Music, for example, has always been important to him. At the Center he was a principal of the Wind Ensemble and he also played euphonium with the nationally competitive Bluecoats Drum and Bugle Corps.
“My time with the organization taught me what it really meant to perfect a craft,” he says. “Most importantly, it taught me how I could so easily find happiness outside of career success.”
Now that he lives in Chicago, he enjoys exploring the Windy City, especially “the abundance of delicious food the city has to offer,” he notes.
Chakradhar was a double major in Economics and Finance and Mathematics at the Center and received the Charles Campbell Economics Prize, among other accolades. He has also served as Resident Director, Student Judiciary, Admissions Investigator, Treasurer, and Vice President within Phi Kappa Tau. A student-run investment firm he co-founded has beaten its equity benchmarks by at least 2% for every year it has been in business. After Center, he earned a master’s degree in finance at the Massachusetts Institute of Technology.
Chakradhar believes higher education is at “an inflection point” caused in part by the pandemic and also by other trends affecting the next generation of students. A liberal arts education, such as he received at the Center, can benefit our society.

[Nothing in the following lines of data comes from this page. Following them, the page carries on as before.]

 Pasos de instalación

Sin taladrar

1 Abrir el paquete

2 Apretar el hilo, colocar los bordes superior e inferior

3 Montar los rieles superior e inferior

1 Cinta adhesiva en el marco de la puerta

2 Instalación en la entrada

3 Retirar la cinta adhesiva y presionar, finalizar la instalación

“Having cultivated a passion for operational strategy, decision economics and business transformation during and since my time at the Centre, I was immediately drawn to the opportunity to play an oversight and advisory role for the College as an administrator during this time of momentous change.”

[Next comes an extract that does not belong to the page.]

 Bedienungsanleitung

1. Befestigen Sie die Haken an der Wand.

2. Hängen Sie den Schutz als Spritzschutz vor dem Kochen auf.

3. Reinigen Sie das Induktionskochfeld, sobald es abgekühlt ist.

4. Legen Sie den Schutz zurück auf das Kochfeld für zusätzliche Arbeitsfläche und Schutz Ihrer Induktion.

Henry Snyder began researching the Thoroughbred industry in his second year and joined Churchill Downs right after graduating. He is currently Director of Finance and was previously part of a two-year leadership rotation program with Churchill Downs.

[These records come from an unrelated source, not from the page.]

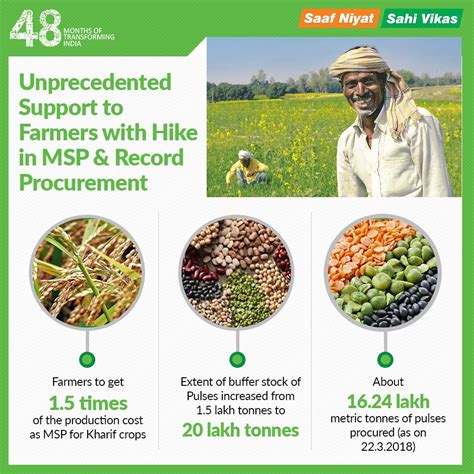 48 MONTHS OF TRANSFORMING INDIA

Saaf Niyat Sahi Vikas

Unprecedented Support to Farmers with Hike in MSP & Record Procurement

Farmers to get 1.5 times of the production cost as MSP for Kharif crops

Extent of buffer stock of Pulses increased from 1.5 lakh tonnes to 20 lakh tonnes

About 16.24 lakh metric tonnes of pulses procured (as on 22.3.2018)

“I’m passionate about Kentucky and strengthening my home state,” he says. “Working in the thoroughbred industry gave me the chance to combine these two fields.”
As “Live in Lou City Champ,” a program sponsored by Greater Louisville Inc., he has a platform to share his appreciation of his hometown with a wider, curious audience. On weekends, he says, he often explores Louisville’s parks and restaurants or cheers on the University of Louisville and Louisville City, a professional football team.
Snyder volunteers with several charities and he is also an ordained elder in the Presbyterian Church (USA).
In his spare time, Snyder loves to travel, everywhere from an international trip to a car trip to a new place in Kentucky. “Exploring the world is fascinating,” he says.
As a student, he spent a summer in France as a Brown Fellow (leading scholarship program) and later a term with the Centre-in-London program.
On campus, Snyder was a leader, serving as president of the Student Government Association and its fraternity, Beta Theta Pi. He was also a voting member of the presidential search committee that successfully hired Milton Moreland in 2020. He has done summer internships with Brown-Forman and with several Kentucky Thoroughbred organizations. With degrees in economics and finance, Snyder graduated summa cum laude and as a member of Phi Beta Kappa and Omicron Delta Kappa honorary leadership.
He considers graduating from the Center one of his most notable achievements to date.
“It was earned after many late nights at the Doherty Library, many office hours with professors, and many formative experiences that challenged me to grow as a scholar and a person,” he says.
This realization influenced his acceptance of the responsibilities of administrator. “The profound impact of the Center on my development motivates my desire to serve the College as an administrator,” he says. “The opportunity to serve the Center and help strengthen our mission so that more students can have a life-changing experience is an honor.”